I've been trying for several days now to find the limit of $\dfrac{\log(n!)}{\log(n+1)}$ when $n$ tends to $\infty$.
I have no idea how to continue... I've tried to ask in other forums but I always get answers that only hint to the solution. I would really appreciate to get an explicit solution if possible since I'm stuck...
(The main goal is to find the radius of convergence of the complex power series where $a_{n}=\log(n!)$)
Thank you!
[Just to offer a more elementary answer than Jack D'Auricio's comments:]
Let $k$ be a fixed natural number. The estimation $$\frac{\log n!}{\log(n+1)}\geq\sum_{j=1}^k\frac{\log(n+1-j)}{\log(n+1)},$$ for $n\geq k$, gives us that $$\lim_{n\to\infty}\frac{\log n!}{\log(n+1)}\geq k.$$ As $k$ was arbitrary it follows that $$\lim_{n\to\infty}\frac{\log n!}{\log(n+1)}=+\infty. $$
With some log properties and Riemann sums:
$$\log(n!)=\sum_{k=1}^n\log(k)>\int_1^n\log(x)\ dx=n\log(n)-n+1$$
Thus,
$$\frac{\log(n!)}{\log(n+1)}>\frac{n\log(n)-n+1}{\log(n+1)}$$
whereupon we find divergence as $n\to\infty$ quite easily with L'Hospital's rule, some basic expansion, etc.

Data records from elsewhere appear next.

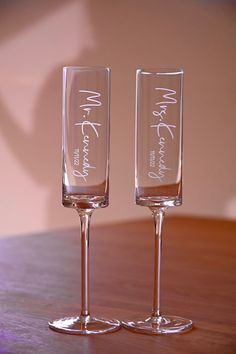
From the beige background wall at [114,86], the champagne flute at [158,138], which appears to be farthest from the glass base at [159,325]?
the beige background wall at [114,86]

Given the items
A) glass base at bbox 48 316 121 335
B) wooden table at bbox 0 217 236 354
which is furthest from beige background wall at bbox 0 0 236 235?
glass base at bbox 48 316 121 335

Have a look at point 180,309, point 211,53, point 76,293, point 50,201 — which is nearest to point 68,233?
point 76,293

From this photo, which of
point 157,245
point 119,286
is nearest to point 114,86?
point 119,286

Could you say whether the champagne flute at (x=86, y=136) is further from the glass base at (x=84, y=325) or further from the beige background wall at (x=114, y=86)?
the beige background wall at (x=114, y=86)

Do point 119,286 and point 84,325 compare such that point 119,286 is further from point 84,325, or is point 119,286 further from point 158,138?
point 158,138

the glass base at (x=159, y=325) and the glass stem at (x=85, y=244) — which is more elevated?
the glass stem at (x=85, y=244)
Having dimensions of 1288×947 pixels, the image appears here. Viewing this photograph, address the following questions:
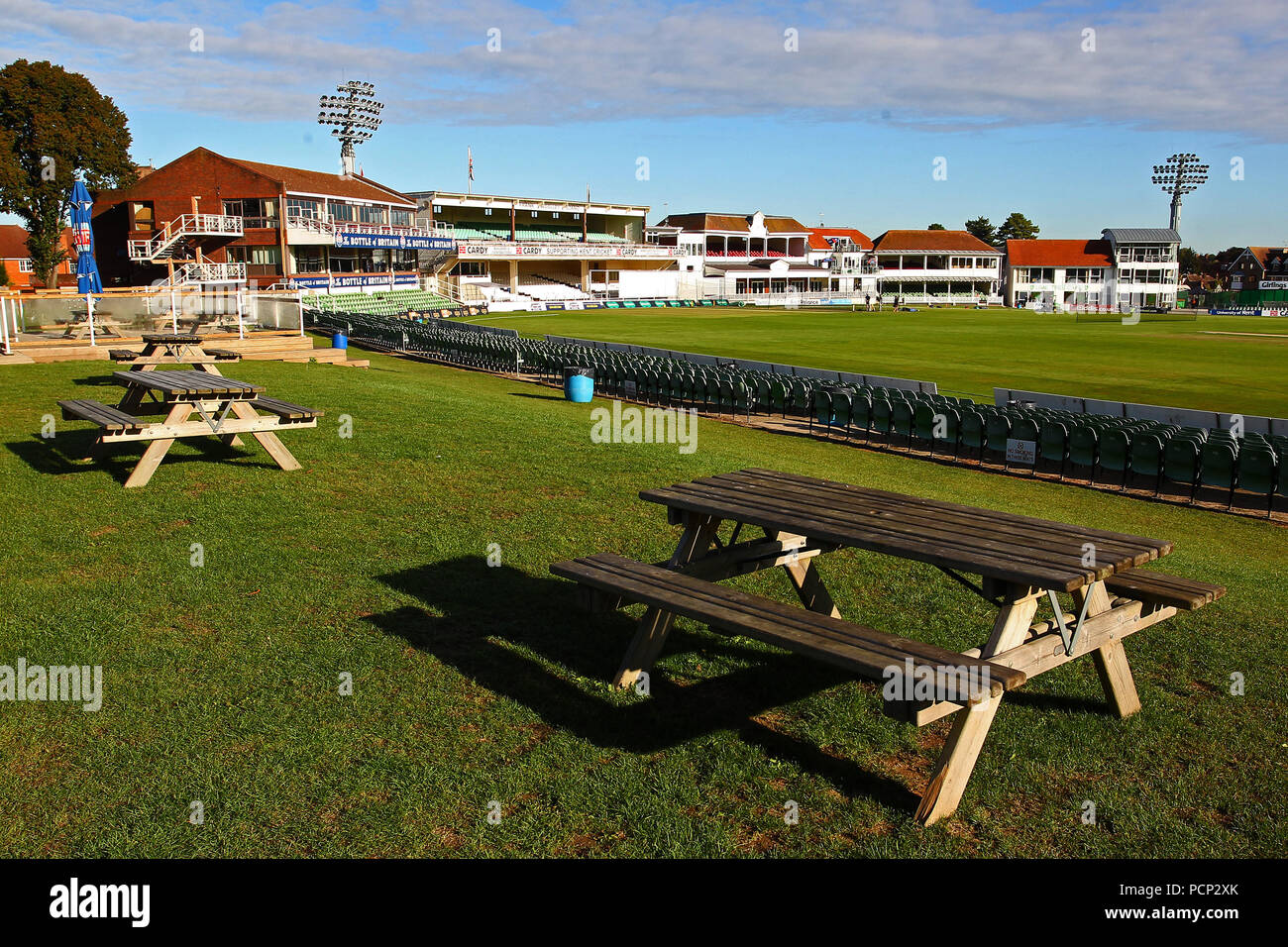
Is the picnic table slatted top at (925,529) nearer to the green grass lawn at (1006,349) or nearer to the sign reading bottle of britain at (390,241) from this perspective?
the green grass lawn at (1006,349)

For $k\ge2$ we have the following:
$$1-{1\over k}\le{1\over2}+{1\over3}+\cdots+{1\over k}\le\int_1^k{dx\over x}=\ln k$$
(The first inequality is easily checked for $k=2$ and $3$, and holds for $k\ge4$ since ${1\over2}+{1\over3}+{1\over4}\gt1$.) Thus
$$\begin{align} \ln(n!) &=\ln2+\ln3+\cdots+\ln n\\ &\ge\left(1-{1\over2}\right)+\left(1-{1\over3}\right)+\cdots+\left(1-{1\over n}\right)\\ &=n-1-\left({1\over2}+{1\over3}+\cdots+{1\over n}\right)\\ &\ge n-1-\ln n \end{align}$$
so that
$${\ln(n!)\over\ln(n+1)}\ge{n-1\over\ln(n+1)}-1\to\infty\quad\text{as }n\to\infty$$
Since $n! > (n/e)^n$ (proved by induction from $(1+1/n)^n < e < (1+1/n)^{n+1}$), $\log n! > n(\log n - 1)$ so, an even stronger result holds: $\frac{\log(n!)}{n} \gt \log n - 1 \to \infty $.